§ **Data rows**

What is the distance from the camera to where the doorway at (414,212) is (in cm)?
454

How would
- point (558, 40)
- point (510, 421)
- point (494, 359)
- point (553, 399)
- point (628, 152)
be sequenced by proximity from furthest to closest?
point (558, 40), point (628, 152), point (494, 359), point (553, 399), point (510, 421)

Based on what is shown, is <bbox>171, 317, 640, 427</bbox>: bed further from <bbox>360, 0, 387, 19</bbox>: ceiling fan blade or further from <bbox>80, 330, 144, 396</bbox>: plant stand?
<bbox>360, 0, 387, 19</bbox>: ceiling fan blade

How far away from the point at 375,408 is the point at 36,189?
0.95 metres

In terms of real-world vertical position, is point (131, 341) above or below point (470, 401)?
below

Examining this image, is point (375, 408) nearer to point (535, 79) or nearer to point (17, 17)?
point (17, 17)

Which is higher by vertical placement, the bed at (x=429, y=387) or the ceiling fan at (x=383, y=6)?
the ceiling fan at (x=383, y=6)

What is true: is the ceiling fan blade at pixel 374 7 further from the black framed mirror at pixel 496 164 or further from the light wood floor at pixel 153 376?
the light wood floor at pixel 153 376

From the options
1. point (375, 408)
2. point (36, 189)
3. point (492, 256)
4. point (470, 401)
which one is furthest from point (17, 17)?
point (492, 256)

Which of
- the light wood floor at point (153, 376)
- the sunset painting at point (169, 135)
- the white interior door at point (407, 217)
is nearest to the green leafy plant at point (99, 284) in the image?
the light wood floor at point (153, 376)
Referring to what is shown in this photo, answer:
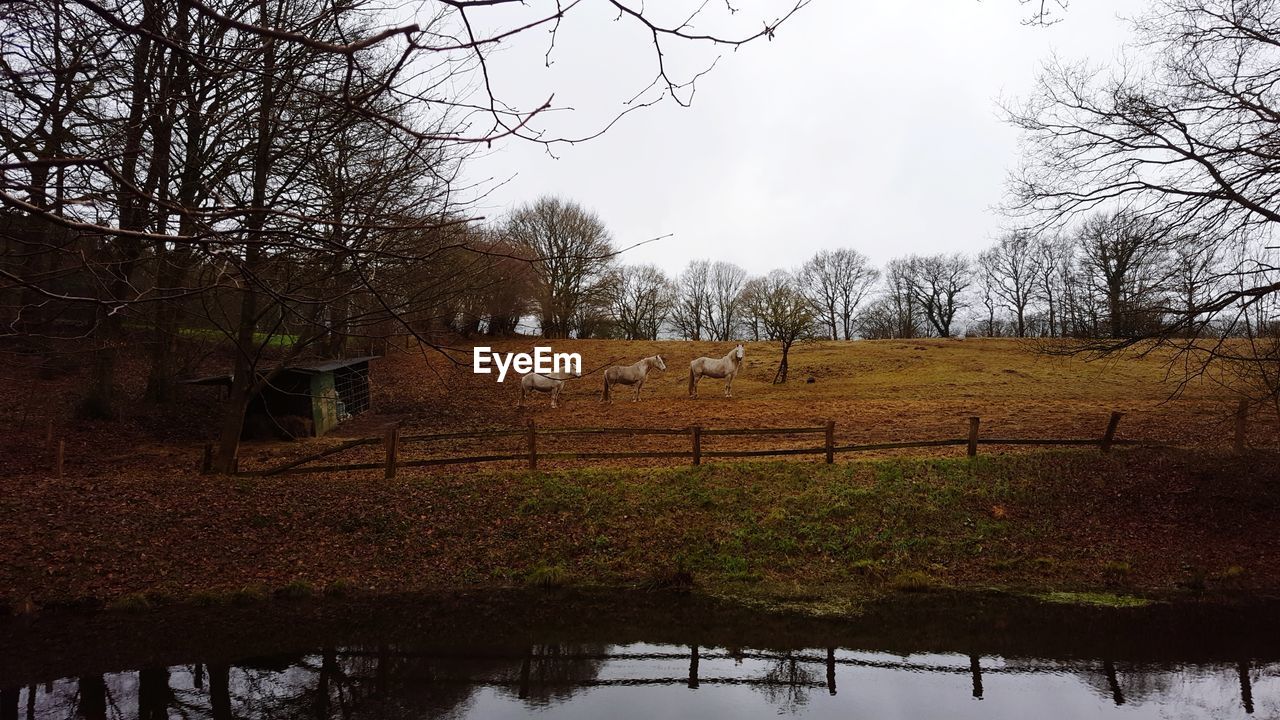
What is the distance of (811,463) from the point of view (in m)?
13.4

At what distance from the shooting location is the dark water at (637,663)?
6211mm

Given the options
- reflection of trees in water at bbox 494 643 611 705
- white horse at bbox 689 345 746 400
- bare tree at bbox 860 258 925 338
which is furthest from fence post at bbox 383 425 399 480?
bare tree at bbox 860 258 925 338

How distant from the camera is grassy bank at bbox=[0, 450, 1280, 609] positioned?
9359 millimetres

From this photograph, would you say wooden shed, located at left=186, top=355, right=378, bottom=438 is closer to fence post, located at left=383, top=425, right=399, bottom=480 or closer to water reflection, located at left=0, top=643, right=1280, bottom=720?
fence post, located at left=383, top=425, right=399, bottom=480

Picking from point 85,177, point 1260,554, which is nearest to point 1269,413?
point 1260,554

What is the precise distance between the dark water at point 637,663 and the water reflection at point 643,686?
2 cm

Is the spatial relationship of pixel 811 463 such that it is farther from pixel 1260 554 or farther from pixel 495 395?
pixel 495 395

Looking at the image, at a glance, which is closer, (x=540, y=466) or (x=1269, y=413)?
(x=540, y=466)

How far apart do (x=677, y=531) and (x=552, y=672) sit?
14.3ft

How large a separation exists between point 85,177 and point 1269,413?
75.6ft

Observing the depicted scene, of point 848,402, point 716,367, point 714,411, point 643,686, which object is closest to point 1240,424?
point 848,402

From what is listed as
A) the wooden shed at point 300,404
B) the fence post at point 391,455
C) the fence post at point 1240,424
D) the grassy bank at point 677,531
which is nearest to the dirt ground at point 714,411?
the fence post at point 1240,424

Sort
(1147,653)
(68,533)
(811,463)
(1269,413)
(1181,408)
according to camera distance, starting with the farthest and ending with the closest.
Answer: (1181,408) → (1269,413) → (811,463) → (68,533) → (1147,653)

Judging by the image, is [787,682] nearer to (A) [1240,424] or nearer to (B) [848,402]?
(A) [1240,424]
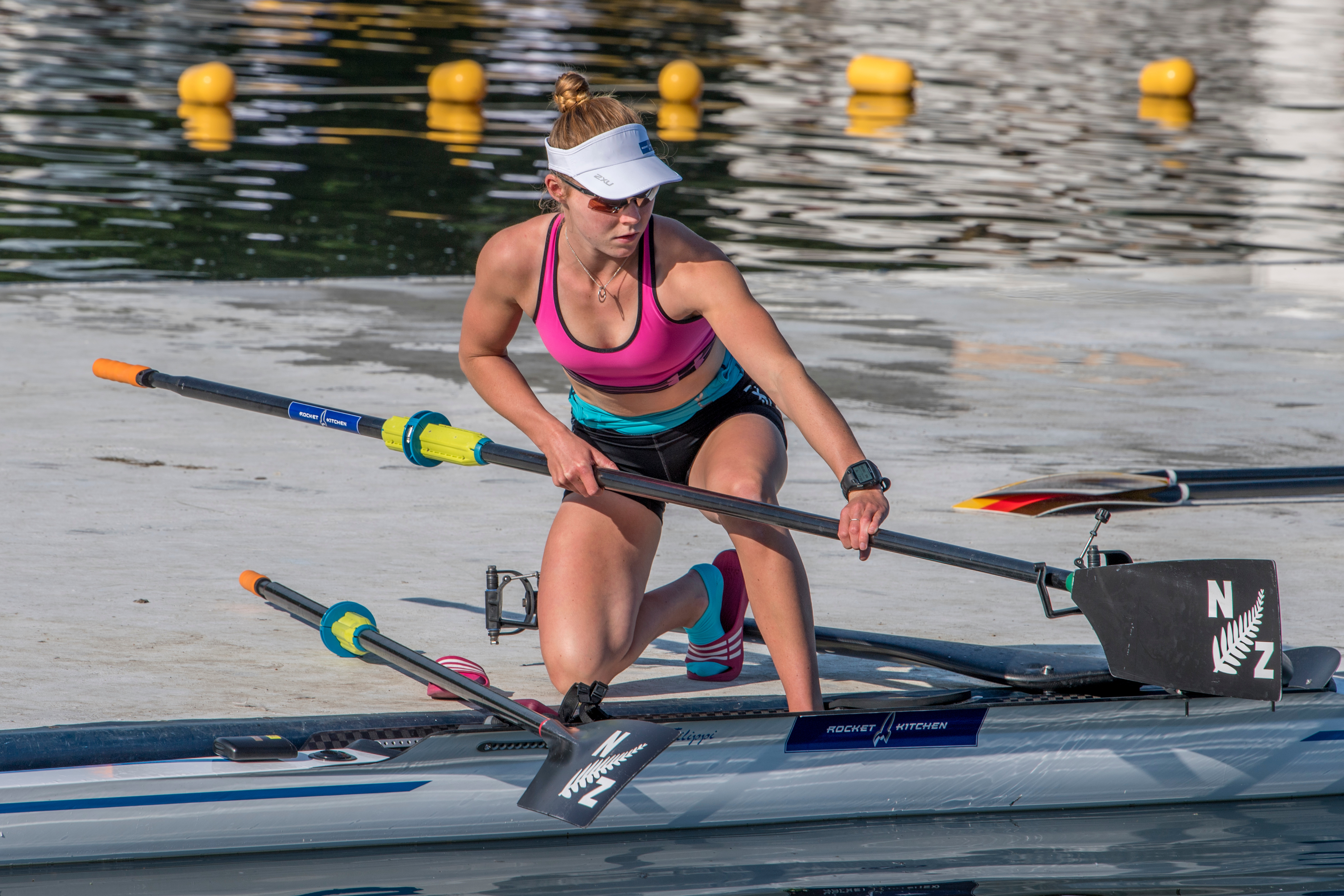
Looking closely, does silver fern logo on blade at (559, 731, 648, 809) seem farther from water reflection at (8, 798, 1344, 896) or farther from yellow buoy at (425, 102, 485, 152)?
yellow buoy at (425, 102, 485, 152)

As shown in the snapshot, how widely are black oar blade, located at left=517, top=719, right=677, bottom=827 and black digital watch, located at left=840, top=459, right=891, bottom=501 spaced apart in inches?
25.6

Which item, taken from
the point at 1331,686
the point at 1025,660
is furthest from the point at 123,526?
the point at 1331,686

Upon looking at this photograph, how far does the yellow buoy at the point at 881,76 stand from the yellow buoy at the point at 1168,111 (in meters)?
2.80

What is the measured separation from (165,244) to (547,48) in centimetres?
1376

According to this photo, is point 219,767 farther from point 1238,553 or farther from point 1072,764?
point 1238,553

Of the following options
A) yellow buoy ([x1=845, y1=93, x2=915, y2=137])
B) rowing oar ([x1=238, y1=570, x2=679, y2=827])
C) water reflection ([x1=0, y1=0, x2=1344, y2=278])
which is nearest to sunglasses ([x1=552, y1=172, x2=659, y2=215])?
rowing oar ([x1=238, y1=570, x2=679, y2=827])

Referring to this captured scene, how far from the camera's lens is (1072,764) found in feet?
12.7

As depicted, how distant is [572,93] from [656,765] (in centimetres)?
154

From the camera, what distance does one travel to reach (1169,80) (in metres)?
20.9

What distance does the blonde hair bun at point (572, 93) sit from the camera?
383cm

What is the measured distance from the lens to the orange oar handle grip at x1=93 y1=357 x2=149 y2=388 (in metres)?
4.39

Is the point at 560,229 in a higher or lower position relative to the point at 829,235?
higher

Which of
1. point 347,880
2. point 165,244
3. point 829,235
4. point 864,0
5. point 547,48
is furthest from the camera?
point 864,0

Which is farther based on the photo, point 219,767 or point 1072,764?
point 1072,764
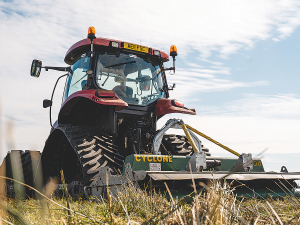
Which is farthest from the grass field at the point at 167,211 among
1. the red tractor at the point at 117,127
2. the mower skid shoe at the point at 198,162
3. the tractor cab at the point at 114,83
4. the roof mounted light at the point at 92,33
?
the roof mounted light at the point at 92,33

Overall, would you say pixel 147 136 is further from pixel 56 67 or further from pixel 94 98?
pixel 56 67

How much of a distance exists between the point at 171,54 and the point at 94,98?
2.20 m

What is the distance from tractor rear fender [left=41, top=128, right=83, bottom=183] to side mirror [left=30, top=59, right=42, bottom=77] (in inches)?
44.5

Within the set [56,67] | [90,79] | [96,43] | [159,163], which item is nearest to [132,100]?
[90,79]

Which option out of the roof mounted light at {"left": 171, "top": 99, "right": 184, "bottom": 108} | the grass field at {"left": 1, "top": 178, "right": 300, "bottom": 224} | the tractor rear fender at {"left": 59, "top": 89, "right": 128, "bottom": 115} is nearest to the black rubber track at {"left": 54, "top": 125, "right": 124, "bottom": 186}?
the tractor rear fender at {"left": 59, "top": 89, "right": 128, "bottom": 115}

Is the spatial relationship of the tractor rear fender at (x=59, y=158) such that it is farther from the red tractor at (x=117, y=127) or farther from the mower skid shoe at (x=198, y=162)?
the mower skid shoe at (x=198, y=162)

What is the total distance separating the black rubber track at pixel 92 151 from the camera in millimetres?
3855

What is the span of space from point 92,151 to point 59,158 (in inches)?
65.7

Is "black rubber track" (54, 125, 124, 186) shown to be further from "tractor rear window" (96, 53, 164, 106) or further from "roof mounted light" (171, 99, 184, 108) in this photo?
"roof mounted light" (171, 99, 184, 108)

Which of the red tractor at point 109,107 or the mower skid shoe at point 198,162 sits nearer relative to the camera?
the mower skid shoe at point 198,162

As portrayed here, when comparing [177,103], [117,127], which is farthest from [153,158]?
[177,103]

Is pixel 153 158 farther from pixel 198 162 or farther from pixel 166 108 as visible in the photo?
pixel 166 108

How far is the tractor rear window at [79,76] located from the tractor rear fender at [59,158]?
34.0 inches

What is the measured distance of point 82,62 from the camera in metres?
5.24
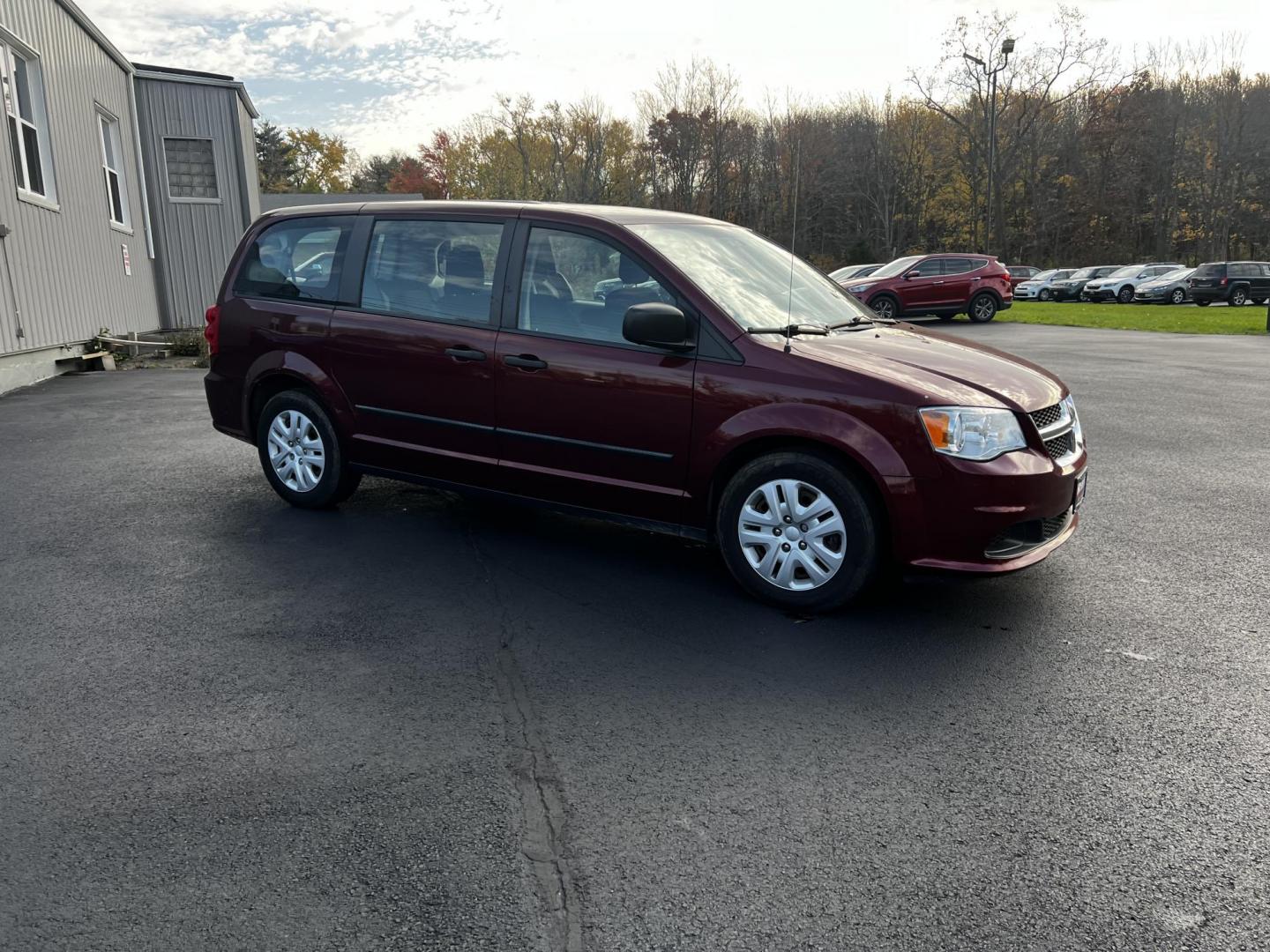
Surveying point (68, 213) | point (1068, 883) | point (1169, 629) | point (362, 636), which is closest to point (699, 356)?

§ **Exercise details**
Except for the pictures, give all the material above again verbatim.

§ **Response to this exercise**
What is the distance from the camera to where the doorway at (414,212) is (in cm)?
454

How would
- point (558, 40)
- point (510, 421)
- point (494, 359)
- point (553, 399)
- point (628, 152)
be sequenced by proximity from furthest to closest?
point (558, 40), point (628, 152), point (494, 359), point (553, 399), point (510, 421)

Based on what is shown, is <bbox>171, 317, 640, 427</bbox>: bed further from <bbox>360, 0, 387, 19</bbox>: ceiling fan blade or further from <bbox>80, 330, 144, 396</bbox>: plant stand?
<bbox>360, 0, 387, 19</bbox>: ceiling fan blade

How far away from the point at 375,408 is the point at 36,189?
0.95 metres

In terms of real-world vertical position, is point (131, 341) above or below point (470, 401)?
below

Examining this image, is point (375, 408) nearer to point (535, 79) or nearer to point (17, 17)?
point (17, 17)

Which is higher by vertical placement, the bed at (x=429, y=387) or the ceiling fan at (x=383, y=6)?
the ceiling fan at (x=383, y=6)

What is true: is the ceiling fan blade at pixel 374 7 further from the black framed mirror at pixel 496 164 or further from the light wood floor at pixel 153 376?
the light wood floor at pixel 153 376

From the options
1. point (375, 408)
2. point (36, 189)
3. point (492, 256)
4. point (470, 401)
which one is furthest from point (17, 17)?
point (492, 256)

Which of
- the light wood floor at point (153, 376)
- the sunset painting at point (169, 135)
- the white interior door at point (407, 217)
is nearest to the green leafy plant at point (99, 284) in the image?
the light wood floor at point (153, 376)
Referring to what is shown in this photo, answer:
What is the distance of (811,463) from the point of view (in m)?
13.4

At what distance from the shooting location is the dark water at (637,663)?
6211mm

Given the options
- reflection of trees in water at bbox 494 643 611 705
- white horse at bbox 689 345 746 400
- bare tree at bbox 860 258 925 338
which is furthest from fence post at bbox 383 425 399 480?
bare tree at bbox 860 258 925 338

How distant from the camera is grassy bank at bbox=[0, 450, 1280, 609] positioned?
9359 millimetres

From this photograph, would you say wooden shed, located at left=186, top=355, right=378, bottom=438 is closer to fence post, located at left=383, top=425, right=399, bottom=480 or closer to water reflection, located at left=0, top=643, right=1280, bottom=720?
fence post, located at left=383, top=425, right=399, bottom=480

Picking from point 85,177, point 1260,554, which is nearest to point 1269,413?
point 1260,554

What is the precise distance between the dark water at point 637,663 and the water reflection at point 643,686?
2 cm

Is the spatial relationship of pixel 811 463 such that it is farther from pixel 1260 554 or farther from pixel 495 395?
pixel 495 395

Looking at the image, at a glance, which is closer, (x=540, y=466) or (x=1269, y=413)?
(x=540, y=466)

How far apart do (x=677, y=531) and (x=552, y=672) sit?
14.3ft

How large a separation exists between point 85,177 and point 1269,413?
75.6ft

Observing the depicted scene, of point 848,402, point 716,367, point 714,411, point 643,686, which object is closest to point 1240,424?
point 848,402

From what is listed as
A) the wooden shed at point 300,404
B) the fence post at point 391,455
C) the fence post at point 1240,424
D) the grassy bank at point 677,531
which is nearest to the dirt ground at point 714,411?
the fence post at point 1240,424

Sort
(1147,653)
(68,533)
(811,463)
(1269,413)
(1181,408)
according to camera distance, starting with the farthest and ending with the closest.
Answer: (1181,408) → (1269,413) → (811,463) → (68,533) → (1147,653)

Judging by the image, is [787,682] nearer to (A) [1240,424] or nearer to (B) [848,402]?
(A) [1240,424]
Looking closely, does silver fern logo on blade at (559, 731, 648, 809) seem farther from water reflection at (8, 798, 1344, 896) or farther from yellow buoy at (425, 102, 485, 152)?
yellow buoy at (425, 102, 485, 152)

As shown in the snapshot, how widely are black oar blade, located at left=517, top=719, right=677, bottom=827 and black digital watch, located at left=840, top=459, right=891, bottom=501 spaced apart in inches?
25.6

Which item, taken from
the point at 1331,686
the point at 1025,660
is furthest from the point at 123,526?
the point at 1331,686

Upon looking at this photograph, how far does the yellow buoy at the point at 881,76 stand from the yellow buoy at the point at 1168,111 (in meters)?
2.80

What is the measured separation from (165,244) to (547,48) in centimetres?
1376

According to this photo, is point 219,767 farther from point 1238,553 or farther from point 1072,764?
point 1238,553

Of the following options
A) yellow buoy ([x1=845, y1=93, x2=915, y2=137])
B) rowing oar ([x1=238, y1=570, x2=679, y2=827])
C) water reflection ([x1=0, y1=0, x2=1344, y2=278])
which is nearest to sunglasses ([x1=552, y1=172, x2=659, y2=215])?
rowing oar ([x1=238, y1=570, x2=679, y2=827])

Referring to this captured scene, how far from the camera's lens is (1072,764) found in feet?
12.7

As depicted, how distant is [572,93] from [656,765] (in centimetres)?
154

From the camera, what distance does one travel to reach (1169,80) (in metres)?
20.9

What distance does the blonde hair bun at point (572, 93) sit from the camera?
383cm

What is the measured distance from the lens to the orange oar handle grip at x1=93 y1=357 x2=149 y2=388 (in metres)?
4.39

Is the point at 560,229 in a higher or lower position relative to the point at 829,235?
higher

Which of
1. point 347,880
2. point 165,244
3. point 829,235
4. point 864,0
5. point 547,48
is furthest from the camera?
point 864,0

Which is farther based on the photo, point 219,767 or point 1072,764?
point 1072,764
Which is farthest from the grass field at the point at 167,211 among
1. the red tractor at the point at 117,127
2. the mower skid shoe at the point at 198,162
3. the tractor cab at the point at 114,83
4. the roof mounted light at the point at 92,33
?
the roof mounted light at the point at 92,33

Overall, would you say pixel 147 136 is further from pixel 56 67 or further from pixel 94 98?
pixel 56 67

How much of a distance exists between the point at 171,54 and the point at 94,98?
2.20 m

What is the distance from tractor rear fender [left=41, top=128, right=83, bottom=183] to side mirror [left=30, top=59, right=42, bottom=77] (in inches)?
44.5

Within the set [56,67] | [90,79] | [96,43] | [159,163], which item is nearest to [132,100]?
[90,79]

Which option out of the roof mounted light at {"left": 171, "top": 99, "right": 184, "bottom": 108} | the grass field at {"left": 1, "top": 178, "right": 300, "bottom": 224} | the tractor rear fender at {"left": 59, "top": 89, "right": 128, "bottom": 115} is nearest to the black rubber track at {"left": 54, "top": 125, "right": 124, "bottom": 186}?
the tractor rear fender at {"left": 59, "top": 89, "right": 128, "bottom": 115}

Is the spatial relationship of the tractor rear fender at (x=59, y=158) such that it is farther from the red tractor at (x=117, y=127) or farther from the mower skid shoe at (x=198, y=162)?
the mower skid shoe at (x=198, y=162)

What is the total distance separating the black rubber track at pixel 92 151 from the camera in millimetres?
3855

What is the span of space from point 92,151 to point 59,158 (in inches)?
65.7

Is "black rubber track" (54, 125, 124, 186) shown to be further from "tractor rear window" (96, 53, 164, 106) or further from "roof mounted light" (171, 99, 184, 108) in this photo?
"roof mounted light" (171, 99, 184, 108)

Which of the red tractor at point 109,107 or the mower skid shoe at point 198,162 sits nearer relative to the camera?
the mower skid shoe at point 198,162

As portrayed here, when comparing [177,103], [117,127], which is farthest from [153,158]?
[177,103]

Is pixel 153 158 farther from pixel 198 162 or farther from pixel 166 108 as visible in the photo?
pixel 166 108

How far is the tractor rear window at [79,76] located from the tractor rear fender at [59,158]?
34.0 inches

What is the measured distance of point 82,62 from the camera in metres?
5.24
Surveying point (68, 213) | point (1068, 883) | point (1169, 629) | point (362, 636), which is closest to point (699, 356)?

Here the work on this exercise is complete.